What the exercise asks: Arrange the data from its start through the line holding "3. (x=163, y=237)", inclusive, as a two-column CSV with the header input,output. Give one row per pair, with the text in input and its answer in output, each in a quoted field with line breaks turned into spaces, and leave out the pictures.

Spatial relationship data
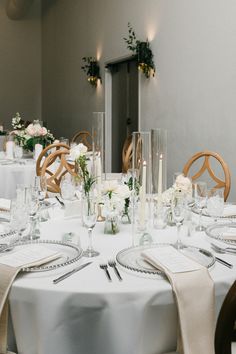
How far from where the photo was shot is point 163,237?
6.64 ft

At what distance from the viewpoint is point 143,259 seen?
1663 millimetres

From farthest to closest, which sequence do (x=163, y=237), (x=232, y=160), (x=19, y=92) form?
1. (x=19, y=92)
2. (x=232, y=160)
3. (x=163, y=237)

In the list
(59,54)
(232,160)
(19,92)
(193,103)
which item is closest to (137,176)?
(232,160)

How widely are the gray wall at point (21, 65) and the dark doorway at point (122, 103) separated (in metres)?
4.15

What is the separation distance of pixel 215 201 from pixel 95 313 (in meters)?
1.07

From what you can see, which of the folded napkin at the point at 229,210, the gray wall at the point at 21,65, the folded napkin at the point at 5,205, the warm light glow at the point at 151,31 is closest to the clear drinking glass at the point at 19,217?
the folded napkin at the point at 5,205

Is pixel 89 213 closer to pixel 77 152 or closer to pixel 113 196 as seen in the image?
pixel 113 196

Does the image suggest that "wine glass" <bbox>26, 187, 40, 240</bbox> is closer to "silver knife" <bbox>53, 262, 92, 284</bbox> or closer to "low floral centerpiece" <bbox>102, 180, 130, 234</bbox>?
"low floral centerpiece" <bbox>102, 180, 130, 234</bbox>

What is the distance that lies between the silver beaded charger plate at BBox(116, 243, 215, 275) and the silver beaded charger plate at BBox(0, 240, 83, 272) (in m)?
0.17

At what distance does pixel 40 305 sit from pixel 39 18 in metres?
11.9

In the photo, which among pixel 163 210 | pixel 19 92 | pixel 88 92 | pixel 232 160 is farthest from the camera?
pixel 19 92

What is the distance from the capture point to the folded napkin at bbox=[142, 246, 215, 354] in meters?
1.42

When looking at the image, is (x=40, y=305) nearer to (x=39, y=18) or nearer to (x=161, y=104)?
(x=161, y=104)

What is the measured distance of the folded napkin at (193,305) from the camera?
1425 mm
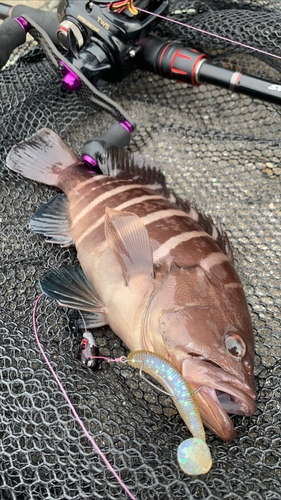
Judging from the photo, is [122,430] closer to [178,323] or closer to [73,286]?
[178,323]

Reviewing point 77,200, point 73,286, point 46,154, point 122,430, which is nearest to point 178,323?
point 122,430

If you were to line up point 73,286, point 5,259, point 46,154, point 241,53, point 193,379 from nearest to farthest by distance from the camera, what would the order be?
point 193,379, point 73,286, point 5,259, point 46,154, point 241,53

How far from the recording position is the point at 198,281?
170cm

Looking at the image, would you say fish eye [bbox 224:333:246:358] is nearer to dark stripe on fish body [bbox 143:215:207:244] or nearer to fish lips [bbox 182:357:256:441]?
fish lips [bbox 182:357:256:441]

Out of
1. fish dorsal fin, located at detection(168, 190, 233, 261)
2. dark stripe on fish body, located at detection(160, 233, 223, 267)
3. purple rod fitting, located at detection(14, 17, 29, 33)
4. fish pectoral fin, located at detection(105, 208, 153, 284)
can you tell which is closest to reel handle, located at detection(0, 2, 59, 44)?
purple rod fitting, located at detection(14, 17, 29, 33)

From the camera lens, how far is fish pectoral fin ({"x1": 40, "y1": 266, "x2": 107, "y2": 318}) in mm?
1923

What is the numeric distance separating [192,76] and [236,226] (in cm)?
108

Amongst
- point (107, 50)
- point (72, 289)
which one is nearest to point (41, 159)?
point (107, 50)

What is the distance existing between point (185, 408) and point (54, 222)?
137cm

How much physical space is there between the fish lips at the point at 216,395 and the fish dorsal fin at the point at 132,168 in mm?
1229

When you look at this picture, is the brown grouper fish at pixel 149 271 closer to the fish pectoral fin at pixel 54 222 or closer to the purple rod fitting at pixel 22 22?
the fish pectoral fin at pixel 54 222

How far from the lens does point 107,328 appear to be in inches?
83.7

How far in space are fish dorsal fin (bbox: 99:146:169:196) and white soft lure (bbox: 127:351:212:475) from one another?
1215 millimetres

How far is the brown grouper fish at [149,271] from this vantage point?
151cm
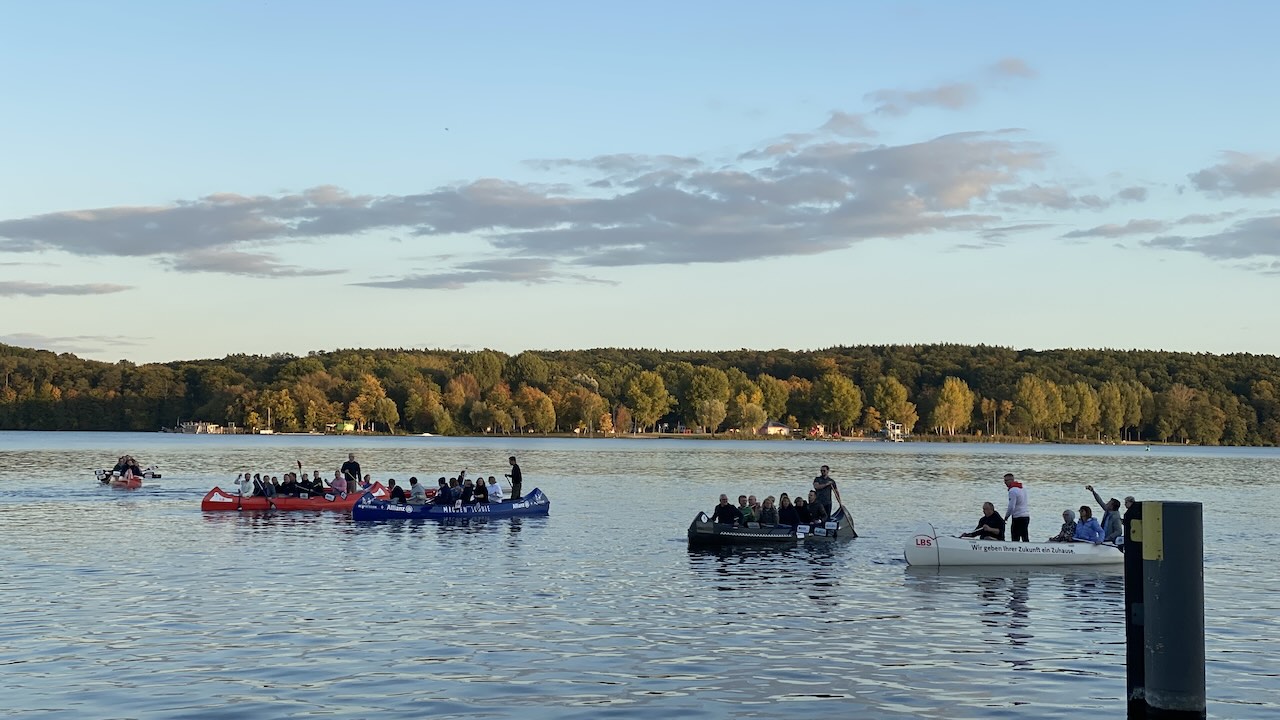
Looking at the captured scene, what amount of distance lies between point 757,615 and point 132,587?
12092 mm

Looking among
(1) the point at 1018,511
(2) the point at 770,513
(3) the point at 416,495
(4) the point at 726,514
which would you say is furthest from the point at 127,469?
(1) the point at 1018,511

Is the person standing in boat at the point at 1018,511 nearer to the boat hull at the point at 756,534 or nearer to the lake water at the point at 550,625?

Correct result:
input,output
"How far from where the photo was shot is point 163,237?","6.64 ft"
"At what distance from the viewpoint is point 143,259 seen?","1663 millimetres"
"From farthest to closest, which sequence do (x=163, y=237), (x=232, y=160), (x=19, y=92) form?","1. (x=19, y=92) 2. (x=232, y=160) 3. (x=163, y=237)"